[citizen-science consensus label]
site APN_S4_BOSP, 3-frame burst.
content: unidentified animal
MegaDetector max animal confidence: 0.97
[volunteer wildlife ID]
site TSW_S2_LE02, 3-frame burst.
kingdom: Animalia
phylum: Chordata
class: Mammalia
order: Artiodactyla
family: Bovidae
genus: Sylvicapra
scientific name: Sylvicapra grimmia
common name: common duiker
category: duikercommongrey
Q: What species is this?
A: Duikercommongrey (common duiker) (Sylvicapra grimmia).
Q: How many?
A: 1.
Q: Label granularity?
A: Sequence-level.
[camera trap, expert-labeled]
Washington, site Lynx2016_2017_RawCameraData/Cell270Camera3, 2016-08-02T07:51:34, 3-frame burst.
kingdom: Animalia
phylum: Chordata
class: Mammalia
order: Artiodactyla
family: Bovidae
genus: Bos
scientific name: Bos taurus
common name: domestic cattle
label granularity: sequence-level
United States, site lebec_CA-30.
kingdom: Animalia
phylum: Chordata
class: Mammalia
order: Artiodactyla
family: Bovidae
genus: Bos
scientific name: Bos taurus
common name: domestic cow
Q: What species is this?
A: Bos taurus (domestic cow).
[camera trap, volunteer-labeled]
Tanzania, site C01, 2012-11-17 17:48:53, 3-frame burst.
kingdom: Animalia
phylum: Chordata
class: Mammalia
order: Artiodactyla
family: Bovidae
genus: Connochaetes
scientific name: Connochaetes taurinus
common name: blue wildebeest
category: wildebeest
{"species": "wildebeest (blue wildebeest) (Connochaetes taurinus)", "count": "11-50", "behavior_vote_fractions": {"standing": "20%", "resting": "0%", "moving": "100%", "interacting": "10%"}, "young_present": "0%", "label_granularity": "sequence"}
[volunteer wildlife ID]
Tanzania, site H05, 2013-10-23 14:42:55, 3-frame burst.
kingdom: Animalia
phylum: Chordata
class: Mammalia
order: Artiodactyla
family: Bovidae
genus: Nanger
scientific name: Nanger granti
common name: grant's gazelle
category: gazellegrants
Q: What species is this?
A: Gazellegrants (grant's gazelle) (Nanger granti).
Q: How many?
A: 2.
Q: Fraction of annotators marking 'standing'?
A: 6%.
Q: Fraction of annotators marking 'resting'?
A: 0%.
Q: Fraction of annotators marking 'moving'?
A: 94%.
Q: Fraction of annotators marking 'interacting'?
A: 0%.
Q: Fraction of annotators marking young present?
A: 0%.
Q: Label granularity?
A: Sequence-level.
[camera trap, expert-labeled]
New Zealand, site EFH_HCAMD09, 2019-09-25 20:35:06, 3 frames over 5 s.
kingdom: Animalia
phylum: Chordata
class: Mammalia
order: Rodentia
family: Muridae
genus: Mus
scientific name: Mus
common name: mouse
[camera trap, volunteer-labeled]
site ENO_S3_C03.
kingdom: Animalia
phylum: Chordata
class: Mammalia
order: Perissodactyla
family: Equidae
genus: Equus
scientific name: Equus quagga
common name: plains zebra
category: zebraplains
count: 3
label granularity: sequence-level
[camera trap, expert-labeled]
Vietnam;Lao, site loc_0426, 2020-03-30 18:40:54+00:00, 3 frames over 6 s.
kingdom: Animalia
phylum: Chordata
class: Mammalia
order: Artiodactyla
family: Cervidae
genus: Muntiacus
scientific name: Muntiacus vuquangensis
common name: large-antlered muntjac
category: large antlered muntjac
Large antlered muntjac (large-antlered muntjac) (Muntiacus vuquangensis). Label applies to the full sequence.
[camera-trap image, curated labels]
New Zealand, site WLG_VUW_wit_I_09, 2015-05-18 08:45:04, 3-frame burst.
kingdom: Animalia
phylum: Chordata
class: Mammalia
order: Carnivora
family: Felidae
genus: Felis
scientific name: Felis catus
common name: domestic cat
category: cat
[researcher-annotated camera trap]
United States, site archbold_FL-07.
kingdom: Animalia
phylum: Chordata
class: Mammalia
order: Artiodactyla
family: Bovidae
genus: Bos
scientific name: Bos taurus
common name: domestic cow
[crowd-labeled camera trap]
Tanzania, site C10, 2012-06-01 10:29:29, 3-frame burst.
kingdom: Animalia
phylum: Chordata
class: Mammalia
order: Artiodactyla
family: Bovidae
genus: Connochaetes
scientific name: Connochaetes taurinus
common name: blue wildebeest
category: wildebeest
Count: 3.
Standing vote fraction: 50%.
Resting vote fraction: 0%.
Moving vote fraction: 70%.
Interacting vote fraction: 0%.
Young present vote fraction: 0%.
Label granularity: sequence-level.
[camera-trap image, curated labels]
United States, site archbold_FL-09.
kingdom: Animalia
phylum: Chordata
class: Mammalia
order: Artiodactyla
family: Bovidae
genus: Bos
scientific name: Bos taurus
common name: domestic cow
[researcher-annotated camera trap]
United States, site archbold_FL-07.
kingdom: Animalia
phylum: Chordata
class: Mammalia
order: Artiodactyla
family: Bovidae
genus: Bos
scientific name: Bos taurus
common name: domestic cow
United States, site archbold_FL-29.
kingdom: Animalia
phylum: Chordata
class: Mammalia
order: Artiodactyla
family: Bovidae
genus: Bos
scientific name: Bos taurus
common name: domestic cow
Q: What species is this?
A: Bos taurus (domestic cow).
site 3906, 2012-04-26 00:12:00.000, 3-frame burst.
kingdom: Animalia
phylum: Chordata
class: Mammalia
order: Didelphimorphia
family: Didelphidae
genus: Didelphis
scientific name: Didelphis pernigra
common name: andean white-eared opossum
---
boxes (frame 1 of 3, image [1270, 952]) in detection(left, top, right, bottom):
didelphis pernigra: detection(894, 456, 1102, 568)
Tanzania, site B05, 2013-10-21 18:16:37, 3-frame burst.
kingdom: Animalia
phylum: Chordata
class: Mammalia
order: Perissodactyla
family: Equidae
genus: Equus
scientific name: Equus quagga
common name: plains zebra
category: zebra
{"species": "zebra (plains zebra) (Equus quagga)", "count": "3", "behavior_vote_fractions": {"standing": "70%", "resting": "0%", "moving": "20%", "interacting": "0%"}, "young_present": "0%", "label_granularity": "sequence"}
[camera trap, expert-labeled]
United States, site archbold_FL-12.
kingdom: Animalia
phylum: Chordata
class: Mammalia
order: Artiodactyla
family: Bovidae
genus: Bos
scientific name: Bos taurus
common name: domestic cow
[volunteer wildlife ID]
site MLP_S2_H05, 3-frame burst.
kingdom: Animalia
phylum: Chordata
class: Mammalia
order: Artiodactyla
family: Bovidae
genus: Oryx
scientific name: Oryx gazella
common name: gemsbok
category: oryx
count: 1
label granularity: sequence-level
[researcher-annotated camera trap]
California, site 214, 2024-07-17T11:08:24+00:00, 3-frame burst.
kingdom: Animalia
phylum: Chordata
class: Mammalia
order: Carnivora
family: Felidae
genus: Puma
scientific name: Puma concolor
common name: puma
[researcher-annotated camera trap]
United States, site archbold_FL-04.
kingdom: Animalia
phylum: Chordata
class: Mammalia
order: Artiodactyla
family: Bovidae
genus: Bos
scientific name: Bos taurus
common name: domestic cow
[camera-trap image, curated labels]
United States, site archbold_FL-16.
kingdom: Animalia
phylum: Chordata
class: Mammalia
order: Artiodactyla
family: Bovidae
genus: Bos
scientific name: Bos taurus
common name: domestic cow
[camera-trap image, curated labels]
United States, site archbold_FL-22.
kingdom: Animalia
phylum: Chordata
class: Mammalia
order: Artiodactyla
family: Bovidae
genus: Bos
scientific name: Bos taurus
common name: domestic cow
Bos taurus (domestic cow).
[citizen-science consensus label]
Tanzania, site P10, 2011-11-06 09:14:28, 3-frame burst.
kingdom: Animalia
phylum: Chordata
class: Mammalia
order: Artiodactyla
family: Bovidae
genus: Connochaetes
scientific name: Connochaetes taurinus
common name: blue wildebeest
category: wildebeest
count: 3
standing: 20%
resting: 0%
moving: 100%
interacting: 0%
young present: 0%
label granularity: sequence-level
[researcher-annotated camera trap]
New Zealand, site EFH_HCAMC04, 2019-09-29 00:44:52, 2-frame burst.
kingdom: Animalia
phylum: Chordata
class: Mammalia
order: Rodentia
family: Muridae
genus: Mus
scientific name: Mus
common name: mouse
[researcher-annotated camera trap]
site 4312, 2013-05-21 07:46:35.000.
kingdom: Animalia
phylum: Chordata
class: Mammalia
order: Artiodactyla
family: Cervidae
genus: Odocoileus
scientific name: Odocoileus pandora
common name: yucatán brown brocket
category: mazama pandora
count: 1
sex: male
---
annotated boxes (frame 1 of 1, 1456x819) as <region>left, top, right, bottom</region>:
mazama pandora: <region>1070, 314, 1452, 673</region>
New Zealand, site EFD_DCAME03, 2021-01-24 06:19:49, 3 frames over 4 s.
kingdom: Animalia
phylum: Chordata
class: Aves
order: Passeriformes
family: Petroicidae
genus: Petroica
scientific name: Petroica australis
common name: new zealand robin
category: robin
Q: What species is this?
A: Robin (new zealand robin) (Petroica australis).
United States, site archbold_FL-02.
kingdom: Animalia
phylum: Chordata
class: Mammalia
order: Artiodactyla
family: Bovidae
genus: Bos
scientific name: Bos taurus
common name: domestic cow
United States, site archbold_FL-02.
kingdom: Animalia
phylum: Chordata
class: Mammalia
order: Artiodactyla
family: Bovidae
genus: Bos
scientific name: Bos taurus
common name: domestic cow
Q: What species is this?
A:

* **What is needed**: Please give again only the lines from the start of the material through the line holding "genus: Sylvicapra", exactly as they are written.

* **Output**:
[citizen-science consensus label]
site APN_S4_BOSP, 3-frame burst.
content: unidentified animal
MegaDetector max animal confidence: 0.97
[volunteer wildlife ID]
site TSW_S2_LE02, 3-frame burst.
kingdom: Animalia
phylum: Chordata
class: Mammalia
order: Artiodactyla
family: Bovidae
genus: Sylvicapra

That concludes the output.